I: Critical Appraisal of Studies in Section B (Studies with Errors in Design, Analysis or Reporting)
Each paper is linked to either its original abstract on PubMed or the full-text article if available; click on the title to be taken to the abstract/ article.
A) Michal, C. A., Janssen, P. A., Vedam, S., Hutton, E. K., de Jonge, A. (2011). Planned home vs hospital birth: A meta-analysis gone wrong. Medscape Ob/Gyn & Women’s Health. (full text)
For a detailed analysis of the 2012 Wax meta-analysis see Section B.I.A. Authors include principal investigators for 3 of the original studies included in the meta-analysis. Each of the significant numerical, statistical and logical errors, errors in definitions, errors in inclusion/exclusion of data for analysis, and mistaken conflation of association with causation, are delineated. Methodological problems and a faulty computational tool are described.
B) Gyte, G., Newburn, M., & Macfarlane, A. (2010). Critique of a metaanalysis by Wax and colleagues which has claimed that there is a three-times greater risk of neonatal death among babies without congenital anomalies planned to be born at home. NCT. (full text)
Detailed review of Wax’s meta-analysis outlining a range of data reporting errors and methodological weaknesses, which include: insufficient details about choice of included and excluded studies, lack of clarity or consistency about the definition of neonatal mortality, including whether stillbirth data were included. Wax misclassified singleton newborns with a gestational age of 34 wks who were born after transfer from home as ‘planned’ home birth if birth certificate indicated delivery was initially attempted at home. Gyte argues that the authors’ conclusion that “less medication intervention during planned home birth is associated with a tripling of neonatal mortality rate” is unsupported by the poor quality of their data and that the article should not have been accepted by AJOG.
Commentary on Wax JR et al. Maternal and newborn outcomes in a planned home birth vs. planned hospital birth. Keirse highlights the weakness and results of Wax et al.’s meta-analysis of home birth. Keirse examines which studies Wax included and excluded from his meta-analysis in order to conclude that home birth is related to a 2.6 increase of maternal mortality and a tripling of neonatal mortality. Keirse also cites either statistical errors or reporting errors of data present in the study that contribute to his results. Wax’s meta-analysis refers only to planned home birth but includes statistics from U.S. birth certificates that do not differentiate between planned and unplanned home birth, and this inclusion significantly contributes to the higher rate of neonatal mortality. Although useful when randomized control trials are unavailable, meta-analyses need to consider the impact culture, geography, and health care systems have on data when consolidating smaller studies.
D) de Jonge, A., Mol, B. W., Van der Goes, B. Y., Nijhuis, J. G., Van der Post, J. A., & Buitendijk, S. E. (2010). Too early to question effectiveness of Dutch maternity care system. Commentary on: Perinatal mortality and severe morbidity in low- and high-risk term pregnant women in the Netherlands: A prospective study. BMJ 341:c7020.
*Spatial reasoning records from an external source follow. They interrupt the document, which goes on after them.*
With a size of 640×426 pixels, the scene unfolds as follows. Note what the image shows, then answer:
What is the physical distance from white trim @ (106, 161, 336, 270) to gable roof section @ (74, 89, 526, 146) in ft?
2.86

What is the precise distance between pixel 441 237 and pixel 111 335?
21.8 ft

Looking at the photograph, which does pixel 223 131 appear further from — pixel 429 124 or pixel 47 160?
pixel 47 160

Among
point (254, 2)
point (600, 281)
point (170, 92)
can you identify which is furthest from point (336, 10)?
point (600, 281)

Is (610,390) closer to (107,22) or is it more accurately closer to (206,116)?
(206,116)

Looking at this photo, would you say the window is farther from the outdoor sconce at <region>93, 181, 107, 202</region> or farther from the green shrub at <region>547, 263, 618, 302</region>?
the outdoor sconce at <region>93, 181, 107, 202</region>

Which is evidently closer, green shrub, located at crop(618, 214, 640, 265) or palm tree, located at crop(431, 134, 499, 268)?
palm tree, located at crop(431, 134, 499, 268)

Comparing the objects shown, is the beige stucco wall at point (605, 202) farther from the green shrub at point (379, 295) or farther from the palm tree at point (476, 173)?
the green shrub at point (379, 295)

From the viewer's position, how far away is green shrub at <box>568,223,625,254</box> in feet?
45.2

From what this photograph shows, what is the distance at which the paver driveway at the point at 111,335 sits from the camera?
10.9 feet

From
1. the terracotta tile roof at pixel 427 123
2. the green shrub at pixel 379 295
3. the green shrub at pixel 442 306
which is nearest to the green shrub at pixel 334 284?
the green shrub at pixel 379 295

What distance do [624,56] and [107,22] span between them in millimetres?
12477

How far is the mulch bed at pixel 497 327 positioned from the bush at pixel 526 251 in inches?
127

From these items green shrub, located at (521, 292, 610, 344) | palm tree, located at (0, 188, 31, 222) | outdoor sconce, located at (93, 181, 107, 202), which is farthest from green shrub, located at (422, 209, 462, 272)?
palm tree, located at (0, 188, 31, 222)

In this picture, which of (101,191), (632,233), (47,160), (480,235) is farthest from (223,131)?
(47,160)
Detailed review of prospective cohort study by Evers et al. that identifies several weaknesses in the study’s methodology which include: a retrospective definition of “population of risk” despite claims that the study is a prospective cohort study; all intrapartum deaths were included but not all births; for midwives whose practices cross boundaries, deaths outside catchments were included in the study but not births, which hence artificially inflated the mortality rate. The neonatal mortality rates in this region are twice as high as the rates of previous national studies, which requires further investigation. In the Netherlands primary maternity care often is equated with midwifery care. Evers et al. suggest that home birth is the cause of increased perinatal morbidity, but there is no data presented that links site of birth or planning status to the reported outcomes. Data of a large birth registry database were used and adjustment for confounders, including appropriate referrals from primary to secondary care before the onset of labour, was not possible. Given so many discrepancies from national studies, the authors find that Evers et al.’s conclusion that “the obstetric care system in the Netherlands possibly contributes to the high perinatality mortality rate” is not supportable.
E) Vedam, S. (2003). Home versus hospital birth: questioning the quality of the evidence on safety. Birth, 30(1):57-63.
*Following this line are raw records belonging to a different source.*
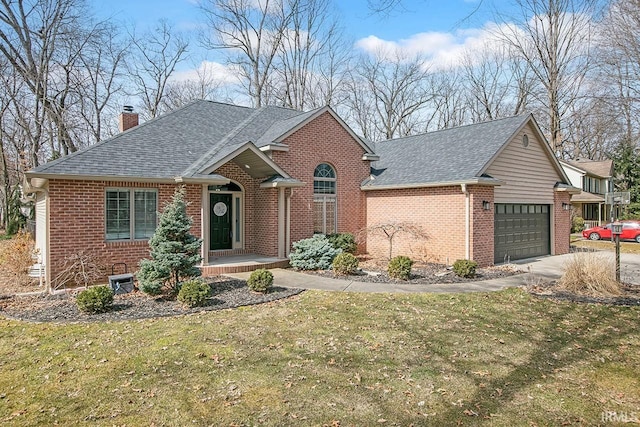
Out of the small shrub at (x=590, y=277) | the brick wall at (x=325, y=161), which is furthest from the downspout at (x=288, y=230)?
the small shrub at (x=590, y=277)

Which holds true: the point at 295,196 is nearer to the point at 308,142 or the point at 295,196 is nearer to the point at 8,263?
the point at 308,142

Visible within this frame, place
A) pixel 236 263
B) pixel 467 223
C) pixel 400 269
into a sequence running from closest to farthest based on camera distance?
pixel 400 269
pixel 236 263
pixel 467 223

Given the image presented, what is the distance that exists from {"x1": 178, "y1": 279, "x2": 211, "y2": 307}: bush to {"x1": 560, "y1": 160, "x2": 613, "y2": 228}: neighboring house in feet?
113

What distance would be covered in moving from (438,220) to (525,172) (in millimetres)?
4545

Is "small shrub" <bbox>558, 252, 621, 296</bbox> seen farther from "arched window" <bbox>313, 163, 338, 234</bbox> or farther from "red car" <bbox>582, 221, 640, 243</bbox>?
"red car" <bbox>582, 221, 640, 243</bbox>

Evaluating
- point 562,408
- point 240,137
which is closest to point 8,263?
point 240,137

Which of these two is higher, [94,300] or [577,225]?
[577,225]

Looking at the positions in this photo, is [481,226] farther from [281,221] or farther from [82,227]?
[82,227]

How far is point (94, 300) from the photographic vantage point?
788 centimetres

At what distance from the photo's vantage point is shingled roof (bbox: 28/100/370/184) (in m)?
11.2

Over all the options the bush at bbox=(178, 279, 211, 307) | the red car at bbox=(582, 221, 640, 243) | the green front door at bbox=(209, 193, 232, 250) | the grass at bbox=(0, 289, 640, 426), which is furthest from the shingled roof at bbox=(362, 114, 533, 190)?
the red car at bbox=(582, 221, 640, 243)

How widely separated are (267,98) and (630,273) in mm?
29414

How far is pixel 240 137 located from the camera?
50.4 feet

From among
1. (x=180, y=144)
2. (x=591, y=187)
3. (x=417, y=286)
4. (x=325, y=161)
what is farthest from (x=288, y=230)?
(x=591, y=187)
Detailed review of Pang’s study, including well acknowledged errors in methodology and definitions. Outlines flaws associated with using birth certificate data to study outcomes of planned home births and includes an algorithm for evaluating quality of studies on home birth safety. Studies must adhere to following study design criteria in order to avoid errors and bias: 1) differentiate between planned and unplanned home births, 2) accurately discriminate between provider types, 3) use consistent inclusion criteria across groups, 4) adjust for home birth selection criteria, 5) control for transfer criteria and 6) select consistent outcome measures. Compares the methodology used by Pang with the methodology of other commonly cited home birth studies, with examples of reliable and unreliable designs.